Magdeburg.
In der Landeshauptstadt Magdeburg ist das Verbrennen von Gartenabfällen grundsätzlich verboten. Solche Abfälle können kostenlos an den Deponien und Wertstoffhöfen der Stadt entsorgt werden. Ausnahmen vom Verbrennungsverbot müssen beim städtischen Umweltamt beantragt werden.
Bereits seit 2005 ist in der Landeshauptstadt das Verbrennen von Gartenabfällen tabu. Nicht kompostierbare Gartenabfälle nehmen die Deponie Hängelsberge und die Wertstoffhöfe des Städtischen Abfallwirtschaftsbetriebes am Cracauer Anger und im Silberbergweg entgegen. Die Abgabe von bis zu 1 m³ Gartenabfällen ist für Magdeburger kostenlos.
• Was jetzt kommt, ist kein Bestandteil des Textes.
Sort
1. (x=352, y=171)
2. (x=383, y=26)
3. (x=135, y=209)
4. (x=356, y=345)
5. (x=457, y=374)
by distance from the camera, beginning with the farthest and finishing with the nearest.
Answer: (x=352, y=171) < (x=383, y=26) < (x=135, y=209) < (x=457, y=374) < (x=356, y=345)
Baum- und Strauchschnitt wird bei Bedarf vom Abfallwirtschaftsbetrieb direkt abgeholt. Dafür kann einmal jährlich die kostenlose Abfuhr von Sperrmüll durch eine kostenlose Abfuhr von Baum- und Strauchschnitt ersetzt werden. Die Anmeldungen nimmt die Abfallberatung des städtischen Abfallwirtschaftsbetriebes unter der Rufnummer 540 46 66 entgegen.
Phytosanitär belastete Abfälle (Pflanzenreste mit Virus-, Bakterien- oder Pilzkrankheiten), die verbrannt werden müssen, um die Ausbreitung der Schädlinge zu verhindern, können in Folie verpackt in den Restabfallbehälter (Mülltonne) gegeben werden. Für größere Mengen kann man einen Restabfallsack beim Städtischen Abfallwirtschaftsbetrieb kaufen und diesen am Entsorgungstag gut verschlossen neben dem Müllbehälter bereitstellen.
In Ausnahmefällen bleibt auch das Verbrennen möglich. Dafür ist jedoch eine Ausnahmegenehmigung, die die Untere Abfallbehörde im Umweltamt erteilt, erforderlich. Die Ausnahmegenehmigung wird erst nach Prüfung durch einen Fachberater, der die kranken Pflanzen begutachtet, erteilt. Bei Verstößen gegen das Verbrennungsverbot drohen Bußgelder.